+++ RECORDS FOR THIS TASK

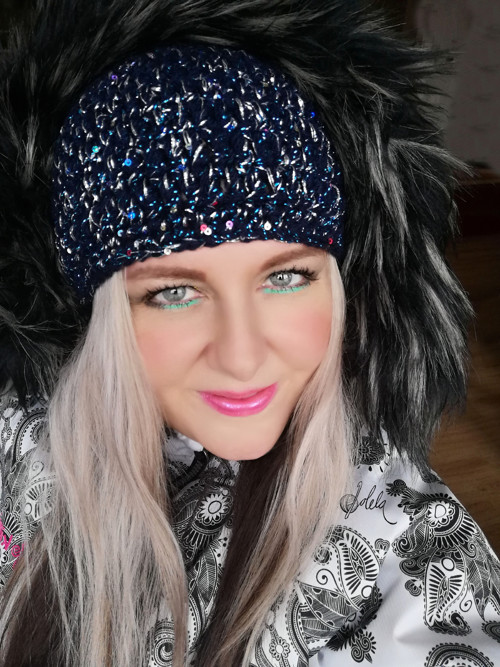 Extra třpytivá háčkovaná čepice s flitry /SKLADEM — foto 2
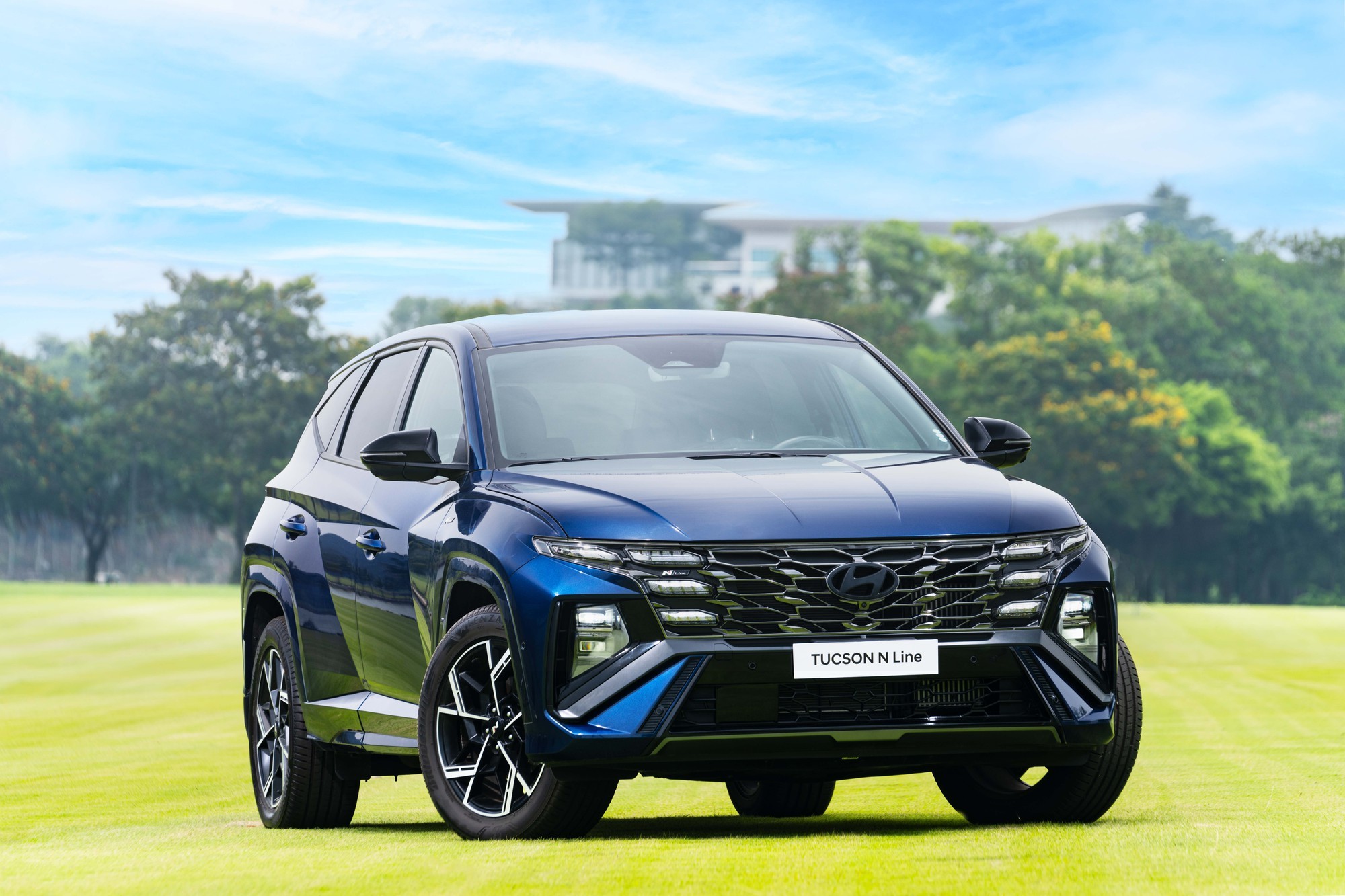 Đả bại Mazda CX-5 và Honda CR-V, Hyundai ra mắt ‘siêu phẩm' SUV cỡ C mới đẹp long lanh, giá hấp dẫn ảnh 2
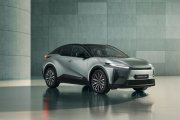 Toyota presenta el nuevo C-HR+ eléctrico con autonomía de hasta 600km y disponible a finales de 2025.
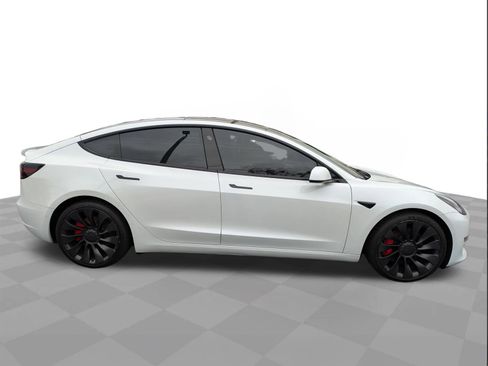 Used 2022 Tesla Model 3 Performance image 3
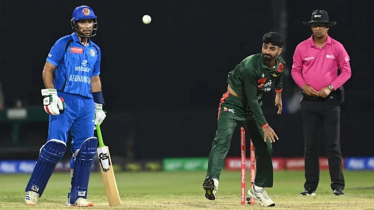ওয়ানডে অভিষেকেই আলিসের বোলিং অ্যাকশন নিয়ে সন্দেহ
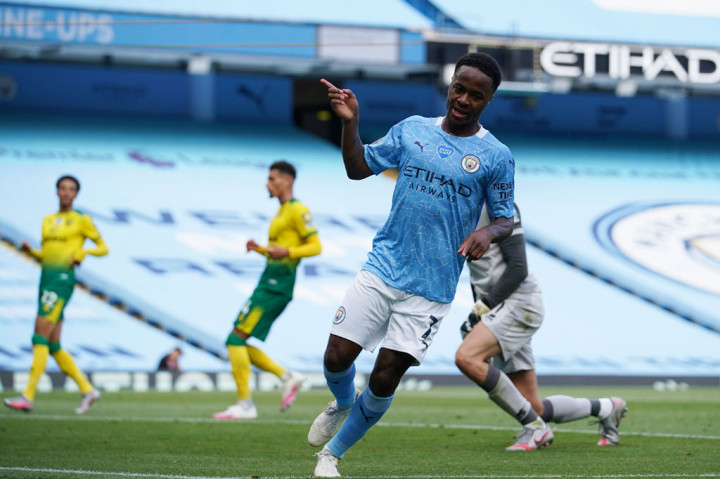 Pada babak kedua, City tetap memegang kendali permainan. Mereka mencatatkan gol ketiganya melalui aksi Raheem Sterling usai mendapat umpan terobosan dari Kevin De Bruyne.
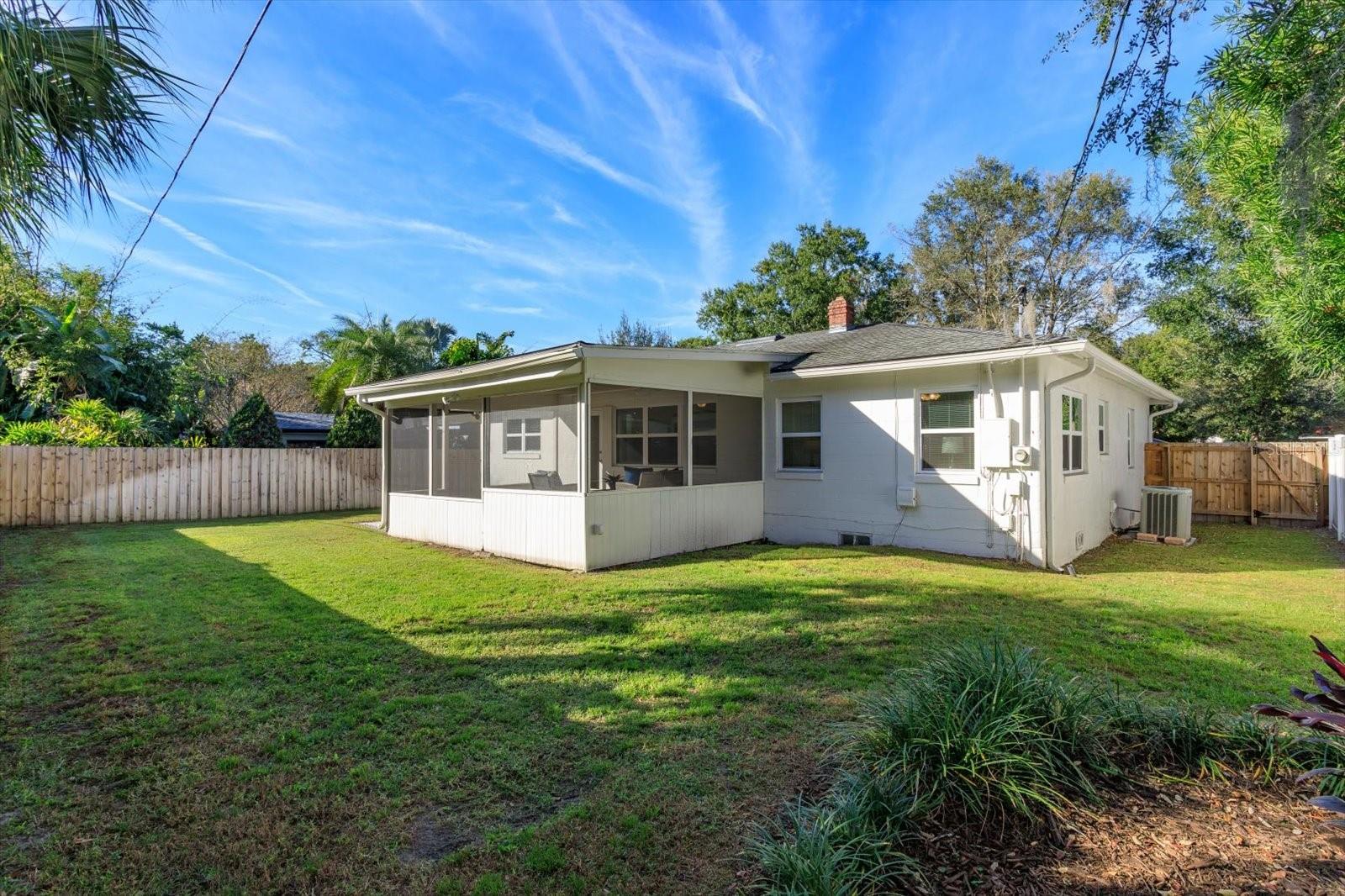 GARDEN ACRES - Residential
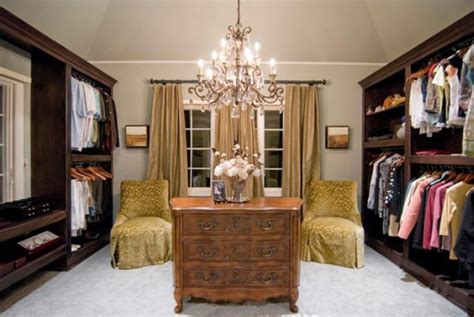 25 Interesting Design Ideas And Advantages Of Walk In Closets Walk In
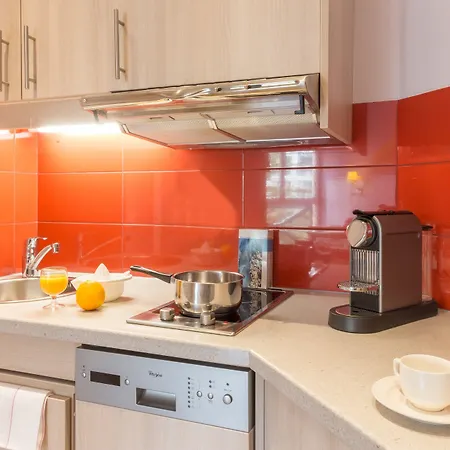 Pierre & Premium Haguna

++++++

### WHAT TO PRODUCE
Duplicate every one of these rows word for word, omitting the pictures.

### PROBLEM SOLUTION
 Extra třpytivá háčkovaná čepice s flitry /SKLADEM — foto 2
 Đả bại Mazda CX-5 và Honda CR-V, Hyundai ra mắt ‘siêu phẩm' SUV cỡ C mới đẹp long lanh, giá hấp dẫn ảnh 2
 Toyota presenta el nuevo C-HR+ eléctrico con autonomía de hasta 600km y disponible a finales de 2025.
 Used 2022 Tesla Model 3 Performance image 3
ওয়ানডে অভিষেকেই আলিসের বোলিং অ্যাকশন নিয়ে সন্দেহ
 Pada babak kedua, City tetap memegang kendali permainan. Mereka mencatatkan gol ketiganya melalui aksi Raheem Sterling usai mendapat umpan terobosan dari Kevin De Bruyne.
 GARDEN ACRES - Residential
 25 Interesting Design Ideas And Advantages Of Walk In Closets Walk In
 Pierre & Premium Haguna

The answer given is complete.